AppSec / Application Security

Hey all so I need to learn application security for my new company and looking for resources i would prefer Video course and Labs if you know of anything like that please let me know.

Find more posts tagged with

Comments

UnixGuy

What's your involvement with App security? would you be creating apps securely or just looking at Apps and assessing their security? Do you run specific tools at your work that you need to learn? Would you be doing vulnerability management/pentesting?

Either way, start with the OWASP top 10, learn vulnerability management, and pentesting. Pentester academy has good videos and eLearnSecurity

Clm

UnixGuy said:

What's your involvement with App security? would you be creating apps securely or just looking at Apps and assessing their security? Do you run specific tools at your work that you need to learn? Would you be doing vulnerability management/pentesting?

Either way, start with the OWASP top 10, learn vulnerability management, and pentesting. Pentester academy has good videos and eLearnSecurity

1. What's your involvement with App security? : Talking with my AVP he could either hire a CloudSec Guy or and Appsec guy and with recent requirements from the business to move to AWS Cloudsec was the winner but the need is still there so im using that as a reason to learn more and do both. I see a lot of positions asking for both.

2. would you be creating apps securely or just looking at Apps and assessing their security?: I would be working with Devs to ensure they are building apps securely and continually assessing the apps.

3. No specific tools but the company is willing to buy what might be needed this would be the first appsec postion.

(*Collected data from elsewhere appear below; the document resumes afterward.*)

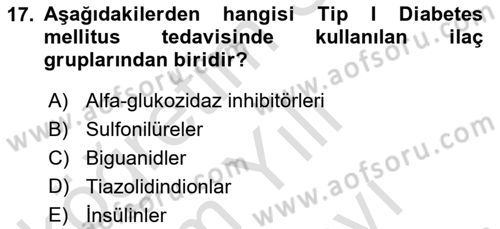 17. Aşağıdakilerden hangisi Tip I Diabetes mellitus tedavisinde kullanılan ilaç gruplarından biridir?

A) Alfa-glukozidaz inhibitörleri
B) Sulfonilüreler
C) Biguanidler
D) Tiazolidindionlar
E) İnsülinler

www.aofsoru.com
www.aofsoru.com
www.aofsoru.com
www.aofsoru.com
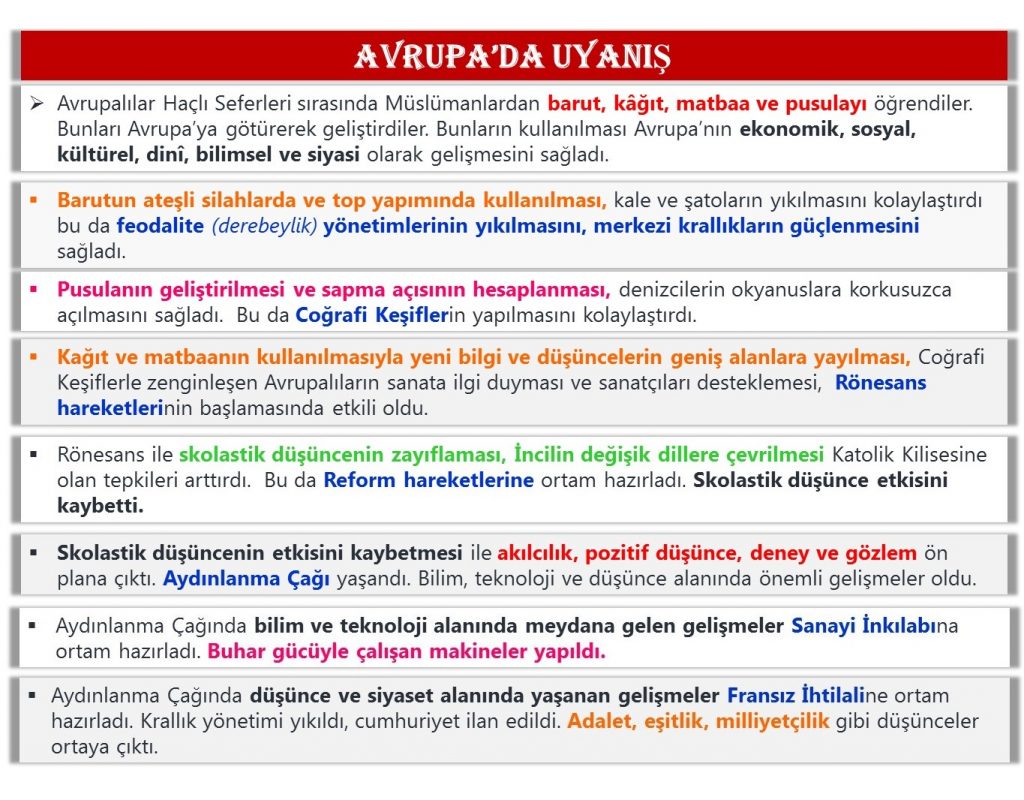 AVRUPA'DA UYANIŞ

➢ Avrupalılar Haçlı Seferleri sırasında Müslümanlardan barut, kâğıt, matbaa ve pusulayı öğrendiler. Bunları Avrupa'ya götürerek geliştirdiler. Bunların kullanılması Avrupa'nın ekonomik, sosyal, kültürel, dinî, bilimsel ve siyasi olarak gelişmesini sağladı.

▪ Barutun ateşli silahlarda ve top yapımında kullanılması, kale ve şatoların yıkılmasını kolaylaştırdı bu da feodalite (derebeylik) yönetimlerinin yıkılmasını, merkezi krallıkların güçlenmesini sağladı.

▪ Pusulanın geliştirilmesi ve sapma açısının hesaplanması, denizcilerin okyanuslara korkusuzca açılmasını sağladı. Bu da Coğrafi Keşiflerin yapılmasını kolaylaştırdı.

▪ Kağıt ve matbaanın kullanılmasıyla yeni bilgi ve düşüncelerin geniş alanlara yayılması, Coğrafi Keşiflerle zenginleşen Avrupalıların sanata ilgi duyması ve sanatçıları desteklemesi, Rönesans hareketlerinin başlamasında etkili oldu.

▪ Rönesans ile skolastik düşüncenin zayıflaması, İncilin değişik dillere çevrilmesi Katolik Kilisesine olan tepkileri arttırdı. Bu da Reform hareketlerine ortam hazırladı. Skolastik düşünce etkisini kaybetti.

▪ Skolastik düşüncenin etkisini kaybetmesi ile akılcılık, pozitif düşünce, deney ve gözlem ön plana çıktı. Aydınlanma Çağı yaşandı. Bilim, teknoloji ve düşünce alanında önemli gelişmeler oldu.

▪ Aydınlanma Çağında bilim ve teknoloji alanında meydana gelen gelişmeler Sanayi İnkılabına ortam hazırladı. Buhar gücüyle çalışan makineler yapıldı.

▪ Aydınlanma Çağında düşünce ve siyaset alanında yaşanan gelişmeler Fransız İhtilaline ortam hazırladı. Krallık yönetimi yıkıldı, cumhuriyet ilan edildi. Adalet, eşitlik, milliyetçilik gibi düşünceler ortaya çıktı.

4. Would you be doing vulnerability management/pentesting?: would be in vuln management process and we get outside pen test quite often Like ive never heard of a company getting tested this often lol

fitzlopez

Hi if you have safari books online I recommend you skim thru this book:

Hands-On Security in DevOps

or you can buy it thru packt's 15 year anniversary $15dlls https://www.packtpub.com/catalogsearch/result/?q=Hands-On Security in DevOps

I think it gives a birds eye view to get started.

Look into the SDLC, if you want lots of theory you could check out courses on ISC2's CSSLP certification.